** Assigned task **
Go through the data below and repeat it exactly, skipping each picture.

──────── Available data

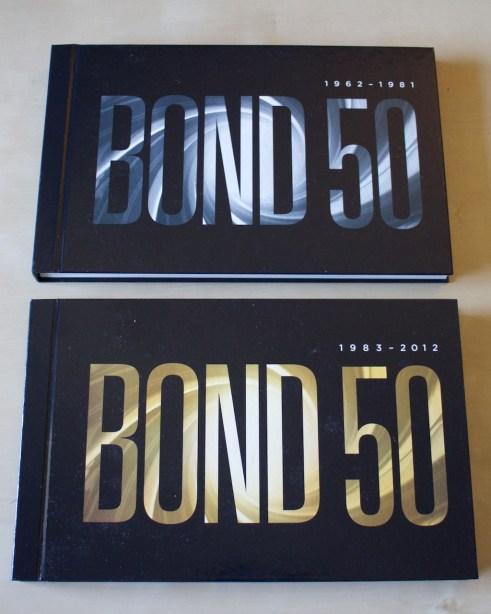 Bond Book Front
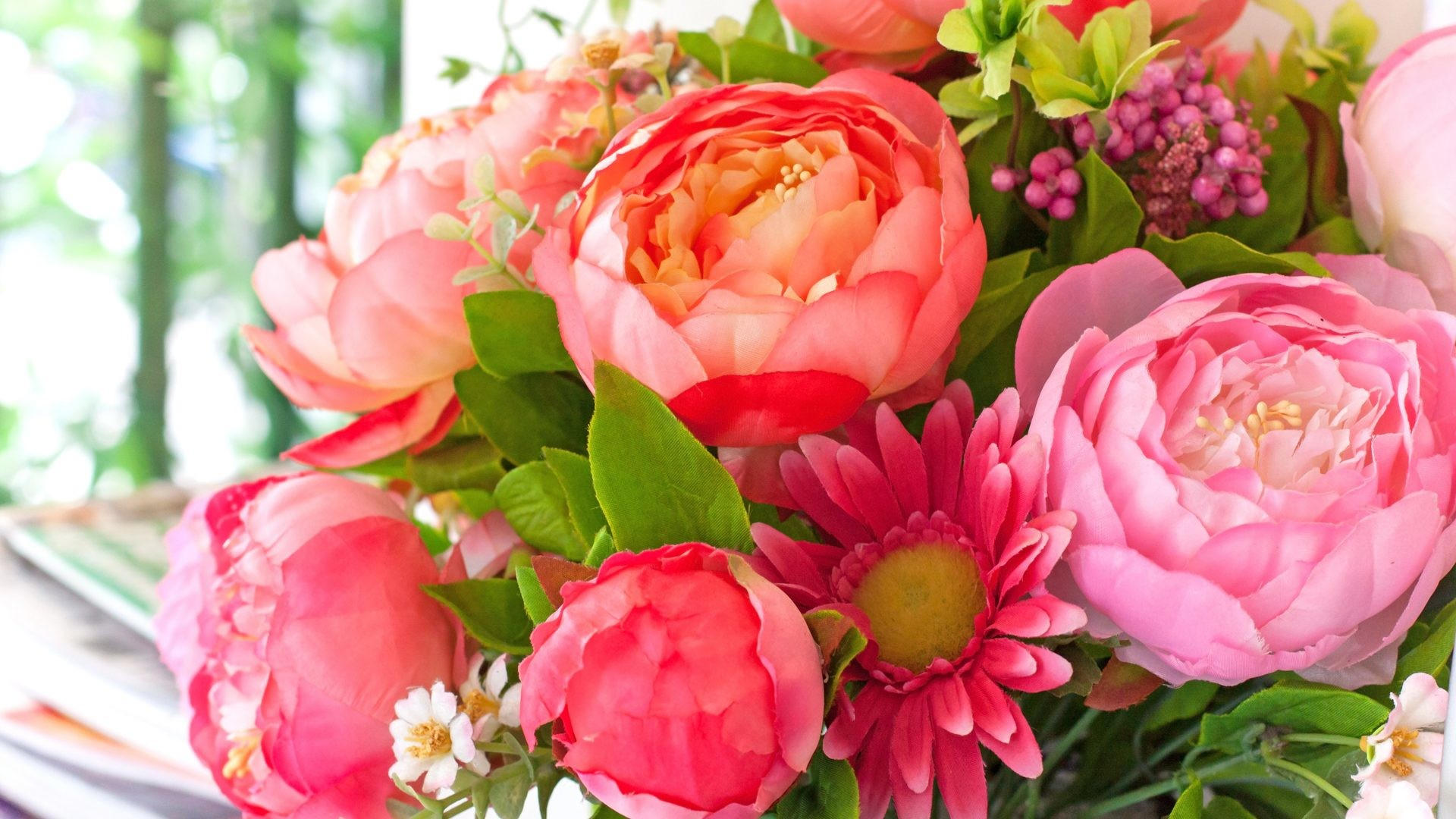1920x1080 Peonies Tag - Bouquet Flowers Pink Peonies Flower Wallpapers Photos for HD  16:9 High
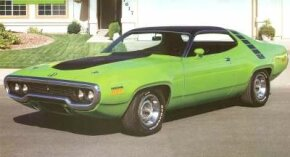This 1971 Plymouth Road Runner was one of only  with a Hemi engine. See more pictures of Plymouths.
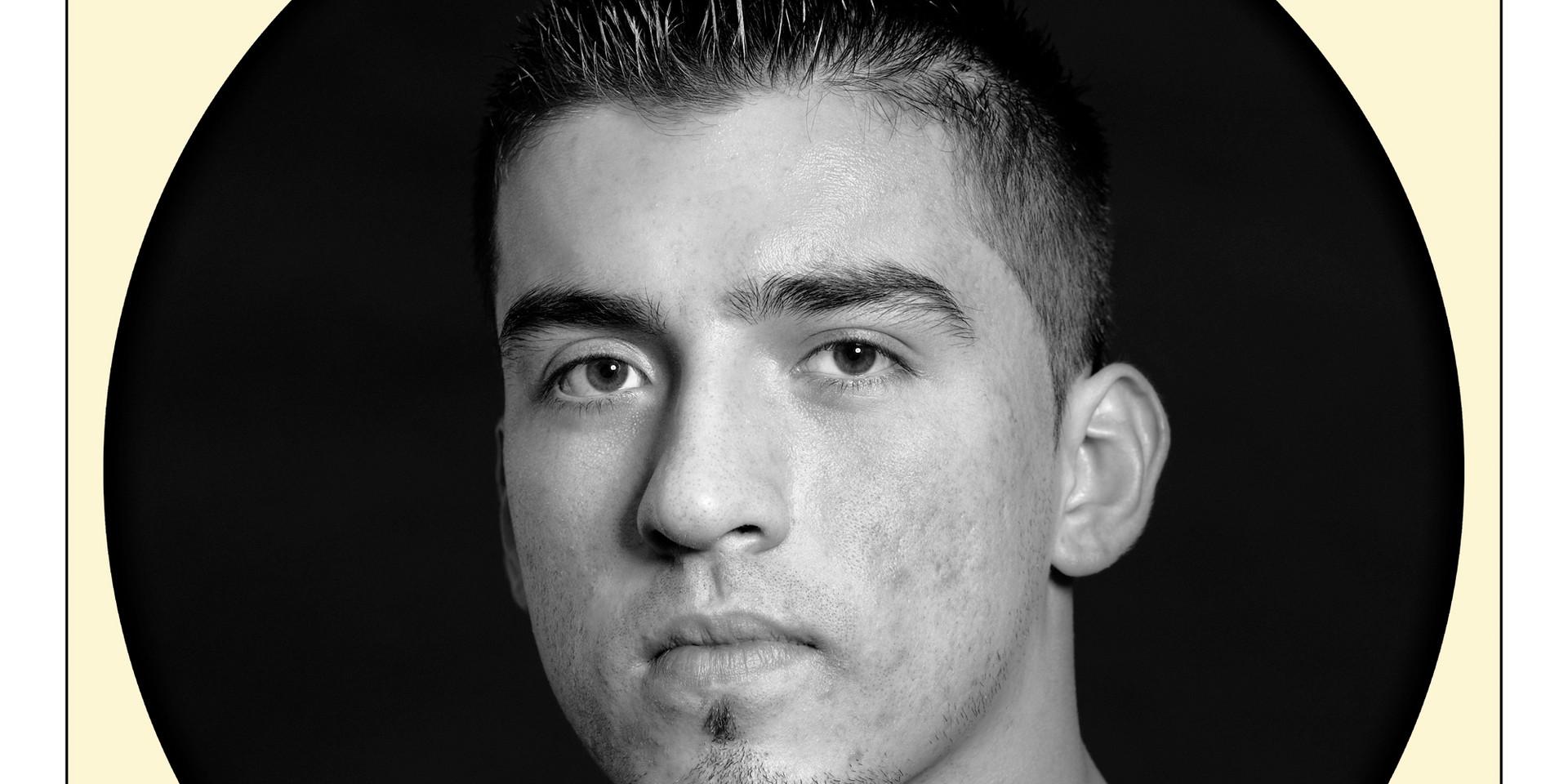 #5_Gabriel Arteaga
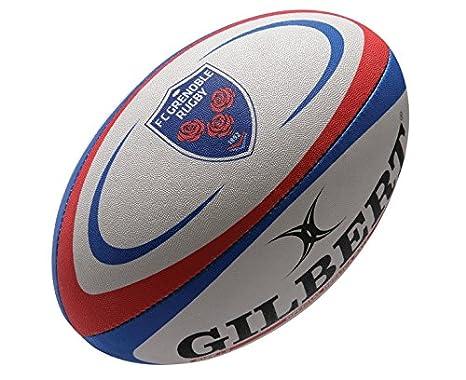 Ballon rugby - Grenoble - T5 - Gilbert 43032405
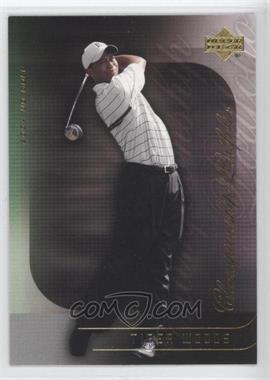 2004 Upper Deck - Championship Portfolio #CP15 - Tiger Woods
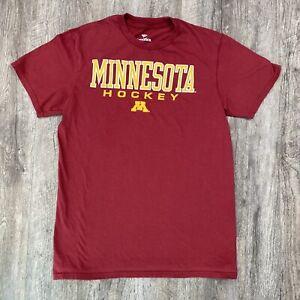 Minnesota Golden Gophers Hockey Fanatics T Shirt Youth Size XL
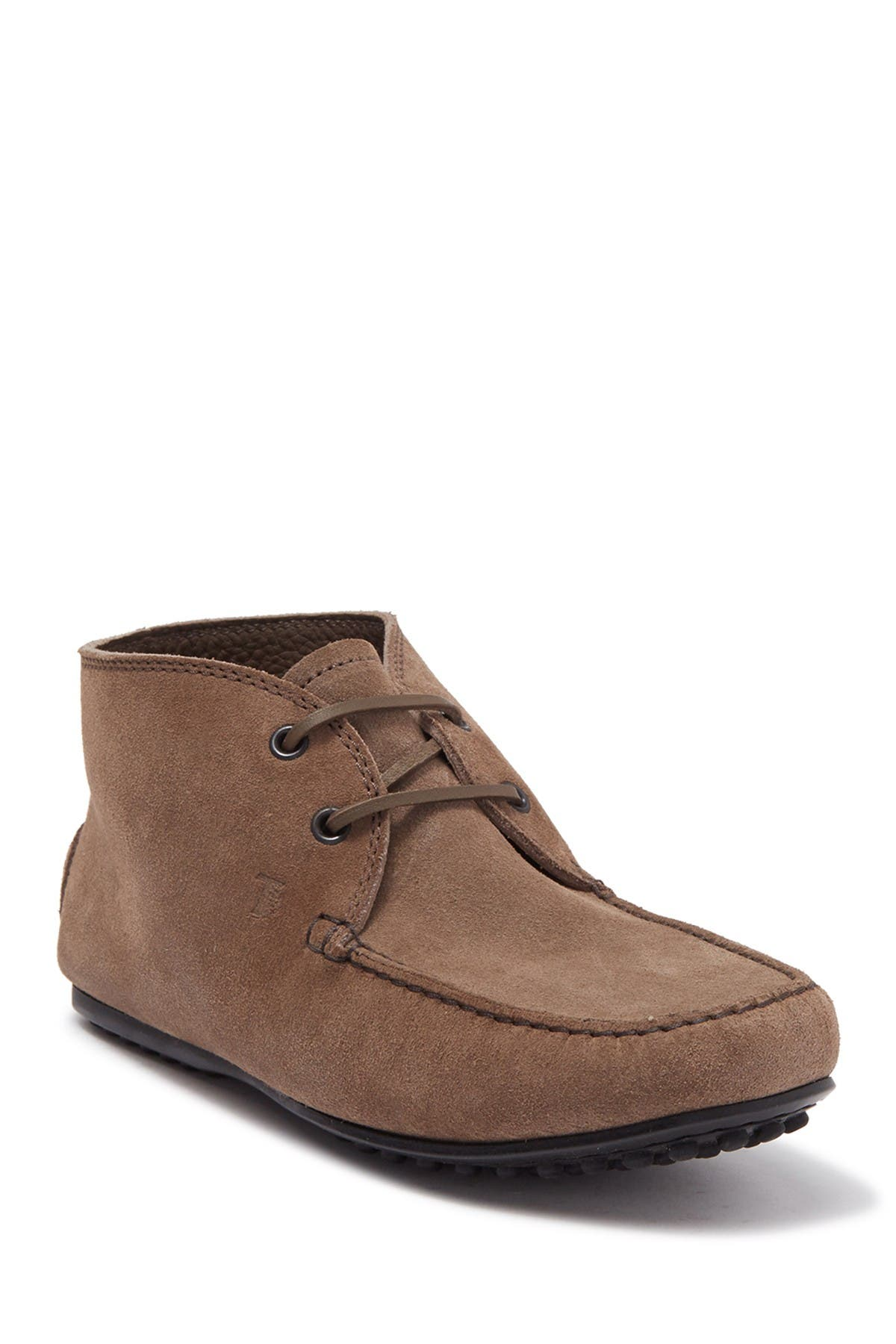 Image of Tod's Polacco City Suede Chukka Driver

────────────────

** Exercise output **
 Bond Book Front
1920x1080 Peonies Tag - Bouquet Flowers Pink Peonies Flower Wallpapers Photos for HD  16:9 High
This 1971 Plymouth Road Runner was one of only  with a Hemi engine. See more pictures of Plymouths.
 #5_Gabriel Arteaga
 Ballon rugby - Grenoble - T5 - Gilbert 43032405
 2004 Upper Deck - Championship Portfolio #CP15 - Tiger Woods
 Minnesota Golden Gophers Hockey Fanatics T Shirt Youth Size XL
 Image of Tod's Polacco City Suede Chukka Driver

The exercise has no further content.